By Ray Stern
By Ray Stern
By New Times
By Amy Silverman
By Stephen Lemons
By Stephen Lemons
By Monica Alonzo
By Chris Parker
She's the hottest little sheep I've ever seen.
No, this isn't a sex show for rednecks. It's the livestock exhibition at the Maricopa County Fair. And the winners and losers have something in common--they're all likely to end up as someone's dinner.
Phoenix in the spring is the perfect place for a fair. The day is hot, but the evening is just warm. The dusty fairground under a luminous night sky creates the ambiance of an archetypal carnival, seductive and just a bit gothic, like the setting of Something Wicked This Way Comes.
It's perfect. So why is no one here?
Or rather, almost no one. On a Thursday night, I'm here from seven in the evening until it closes, and it never gets busy.
There's something poignant about a forlorn fair. Some of the midway rides aren't moving, and the others have only a few people on them. Since the excitement of such a ride is based on a thrill, which in turn takes its impetus from shared experience, the lack of a crowd makes the scariest rides look like a form of torture, with the guy at the controls doing his best to terrorize a small group of people.
Of the customers that are here, the demographic is obvious. The biggest group is made up of blue-collar families, white or Latino. There are a few black people, and a few teens of uncertain social class. All of the people I speak to say they're enjoying themselves. No one seems to know why it isn't busier, and no one seems to care until I mention it. "Maybe not that many people are into it," theorizes Chloe, 19, tattooed and pierced. Wouldn't it be better if it was really packed? "Yeah. But then you'd have to wait forever to get on anything."

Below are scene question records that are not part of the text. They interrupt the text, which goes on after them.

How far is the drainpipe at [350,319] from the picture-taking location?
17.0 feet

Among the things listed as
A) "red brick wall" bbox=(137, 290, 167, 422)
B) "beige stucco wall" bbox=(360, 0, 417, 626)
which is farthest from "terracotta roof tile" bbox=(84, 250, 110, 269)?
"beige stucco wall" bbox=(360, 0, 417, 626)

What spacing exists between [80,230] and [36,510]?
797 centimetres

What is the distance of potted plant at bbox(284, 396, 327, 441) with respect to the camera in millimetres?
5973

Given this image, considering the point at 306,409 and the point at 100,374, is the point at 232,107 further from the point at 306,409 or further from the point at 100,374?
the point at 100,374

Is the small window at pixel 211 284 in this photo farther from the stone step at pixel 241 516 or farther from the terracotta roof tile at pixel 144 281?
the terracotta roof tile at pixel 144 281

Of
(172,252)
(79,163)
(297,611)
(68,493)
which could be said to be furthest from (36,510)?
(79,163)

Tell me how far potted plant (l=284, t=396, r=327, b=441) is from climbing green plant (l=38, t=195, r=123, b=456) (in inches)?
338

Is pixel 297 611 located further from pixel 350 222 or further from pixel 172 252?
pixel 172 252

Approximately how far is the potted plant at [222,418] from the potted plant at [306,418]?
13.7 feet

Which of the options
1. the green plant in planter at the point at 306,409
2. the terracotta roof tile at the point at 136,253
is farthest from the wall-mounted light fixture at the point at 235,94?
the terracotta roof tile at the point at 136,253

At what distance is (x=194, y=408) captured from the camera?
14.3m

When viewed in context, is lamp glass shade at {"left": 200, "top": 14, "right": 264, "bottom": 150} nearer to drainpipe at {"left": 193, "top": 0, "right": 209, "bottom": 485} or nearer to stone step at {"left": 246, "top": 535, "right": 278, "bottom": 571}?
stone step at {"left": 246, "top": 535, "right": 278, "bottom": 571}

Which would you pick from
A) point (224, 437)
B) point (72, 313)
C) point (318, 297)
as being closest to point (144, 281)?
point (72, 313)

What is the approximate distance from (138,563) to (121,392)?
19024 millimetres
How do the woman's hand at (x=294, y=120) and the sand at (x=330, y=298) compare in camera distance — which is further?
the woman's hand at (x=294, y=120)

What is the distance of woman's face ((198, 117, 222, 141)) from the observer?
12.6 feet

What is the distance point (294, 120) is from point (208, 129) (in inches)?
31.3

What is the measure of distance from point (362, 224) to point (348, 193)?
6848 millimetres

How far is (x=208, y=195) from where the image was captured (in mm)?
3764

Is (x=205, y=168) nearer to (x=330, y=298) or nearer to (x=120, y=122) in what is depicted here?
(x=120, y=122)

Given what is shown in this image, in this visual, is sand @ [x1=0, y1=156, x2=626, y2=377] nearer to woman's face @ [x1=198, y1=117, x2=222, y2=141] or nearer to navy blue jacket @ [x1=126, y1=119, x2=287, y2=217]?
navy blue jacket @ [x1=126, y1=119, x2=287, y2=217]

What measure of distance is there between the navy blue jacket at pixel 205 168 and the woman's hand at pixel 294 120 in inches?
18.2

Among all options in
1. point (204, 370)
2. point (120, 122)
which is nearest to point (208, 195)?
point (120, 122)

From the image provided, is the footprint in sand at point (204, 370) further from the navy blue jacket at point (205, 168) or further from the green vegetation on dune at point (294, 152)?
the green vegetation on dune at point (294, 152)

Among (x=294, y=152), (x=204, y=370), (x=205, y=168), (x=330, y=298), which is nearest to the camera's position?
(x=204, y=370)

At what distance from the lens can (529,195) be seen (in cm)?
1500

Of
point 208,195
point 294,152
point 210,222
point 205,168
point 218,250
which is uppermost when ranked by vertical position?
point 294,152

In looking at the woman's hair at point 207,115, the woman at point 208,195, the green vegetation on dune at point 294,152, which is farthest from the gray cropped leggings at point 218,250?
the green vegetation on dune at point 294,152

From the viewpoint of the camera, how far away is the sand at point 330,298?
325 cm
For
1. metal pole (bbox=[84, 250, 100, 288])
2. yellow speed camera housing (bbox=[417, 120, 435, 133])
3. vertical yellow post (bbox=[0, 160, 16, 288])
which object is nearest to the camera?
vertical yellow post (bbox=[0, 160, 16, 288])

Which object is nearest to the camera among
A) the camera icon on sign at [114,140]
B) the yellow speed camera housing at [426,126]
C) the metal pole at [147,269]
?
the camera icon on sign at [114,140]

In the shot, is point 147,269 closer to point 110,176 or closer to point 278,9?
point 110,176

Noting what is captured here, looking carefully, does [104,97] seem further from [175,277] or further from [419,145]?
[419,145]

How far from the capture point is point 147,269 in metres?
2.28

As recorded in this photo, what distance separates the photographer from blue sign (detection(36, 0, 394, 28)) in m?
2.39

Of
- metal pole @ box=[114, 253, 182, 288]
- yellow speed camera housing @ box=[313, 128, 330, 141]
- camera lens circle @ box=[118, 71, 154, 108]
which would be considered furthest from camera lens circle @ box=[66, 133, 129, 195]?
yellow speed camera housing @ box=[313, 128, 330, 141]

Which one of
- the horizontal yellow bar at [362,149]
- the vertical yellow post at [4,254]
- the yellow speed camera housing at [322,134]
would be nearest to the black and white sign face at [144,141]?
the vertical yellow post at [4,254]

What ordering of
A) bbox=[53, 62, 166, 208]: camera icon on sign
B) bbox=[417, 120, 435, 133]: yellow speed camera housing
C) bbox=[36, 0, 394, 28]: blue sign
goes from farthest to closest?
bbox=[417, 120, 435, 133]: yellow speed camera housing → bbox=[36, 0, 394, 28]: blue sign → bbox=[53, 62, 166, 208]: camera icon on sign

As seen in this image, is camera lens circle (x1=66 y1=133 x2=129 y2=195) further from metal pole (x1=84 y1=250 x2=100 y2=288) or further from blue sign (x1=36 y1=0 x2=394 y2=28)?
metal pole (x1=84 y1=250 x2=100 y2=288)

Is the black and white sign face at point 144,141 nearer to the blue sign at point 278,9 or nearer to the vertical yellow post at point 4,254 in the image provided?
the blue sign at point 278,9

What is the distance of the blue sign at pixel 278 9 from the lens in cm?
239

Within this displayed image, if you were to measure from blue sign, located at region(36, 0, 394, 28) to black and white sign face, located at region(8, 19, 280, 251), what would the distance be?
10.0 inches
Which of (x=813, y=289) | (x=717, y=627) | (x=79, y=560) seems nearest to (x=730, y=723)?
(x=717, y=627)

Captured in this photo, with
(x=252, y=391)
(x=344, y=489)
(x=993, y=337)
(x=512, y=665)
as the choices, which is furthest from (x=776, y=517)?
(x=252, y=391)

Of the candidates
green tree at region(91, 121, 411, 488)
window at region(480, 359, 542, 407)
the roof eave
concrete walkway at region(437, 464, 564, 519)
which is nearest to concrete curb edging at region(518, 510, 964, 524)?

No one has to wait forever tonight. In fact, no one has to wait at all. The carnies aren't barking as usual, they're pleading. As I walk by a stall, the guy tells me, "If you don't win one, I'll give you one." The guy at the next stall says the same thing, and I hear it throughout the evening. Really, these guys aren't challenging you to a game where you might win a prize--they're just trying to sell you something. They're so desperate for trade that they're going to give you the teddy bear or whatever as long as you pay your money, so the game itself is irrelevant.
It's the same with the rides. It can take as long as 10 minutes for a ride to get started, for the carnies to get enough customers on board to make throwing the switch worthwhile. They yell to people walking by, telling them how great and scary/not scary (depending on the potential customer's objection) the ride is. If you stand and watch a ride, the carnies ceaselessly try to talk you into taking it.
I walk around and talk with the carnies. Because this seems such an archetypal American circus, I'm hoping to find the archetypal American carny, a gangling, toothless guy with a gurgling laugh who'll tell me how he killed a man in Arkansas and has been traveling with the fair ever since . . .
No such luck. Aside from their gypsy lifestyle, these people don't differ widely from their customers--hardworking and undereducated. I tell one guy why I'm here. "Yeah? You a pretty smart guy, then?" he asks me. I don't know how to answer that, so I don't. Instead, I ask him where else the fair has been. "Everywhere," he says. "Texas . . . California . . ." Were crowds better elsewhere? "Hell, yeah. But I think they'll be better here at the weekend. I hope they will."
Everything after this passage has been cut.